This is exactly what a good feature set should do: reduce the image into those sections and only those sections that are important to our classification task at hand. By reducing the feature set we are basically forcing the classifier to learn the distinct features that differentiate a pedestrian from something else- a tree. In this case the SVM, I would suspect, would be learning the curvature of the pedestrian and will be basing its classification on something similar to that.
One of the reasons why I like this paper is because it shows me how difficult it is to hand craft such features while emphasizing the lack of scalability of such descriptor algorithms. The descriptor works really well at the task at hand, however, only delivers what it promises. While there have been other papers which implement HOG for other things like number-plate-detection, they have had limited success.
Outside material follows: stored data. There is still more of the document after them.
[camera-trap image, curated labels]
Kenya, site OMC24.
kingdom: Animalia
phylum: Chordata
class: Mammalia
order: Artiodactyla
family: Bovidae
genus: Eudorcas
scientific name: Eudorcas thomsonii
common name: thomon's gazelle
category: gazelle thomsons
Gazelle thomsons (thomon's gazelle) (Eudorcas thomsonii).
This is the main reason why Neural Networks have gained so much popularity. They learn and extract their own features based on what you want it to classify. The high-level concept is that if you want it to classify pedestrians, then it would learn to pick out those features distinct to pedestrians on its own through training on multiple images. That’s why dataset becomes very important for such algorithms because the more different kinds of images they see, the more they learn about those distinct features. Since we are not dictating their learning, feeding them good data becomes essential. This is why we see huge datasets becoming essential to the training process.
References:
N. Dalal and B. Triggs, “Histograms of oriented gradients for human detection,” 2005 IEEE Computer Society Conference on Computer Vision and Pattern Recognition (CVPR’05), San Diego, CA, USA, 2005, pp. 886–893 vol. 1.
doi: 10.1109/CVPR.2005.177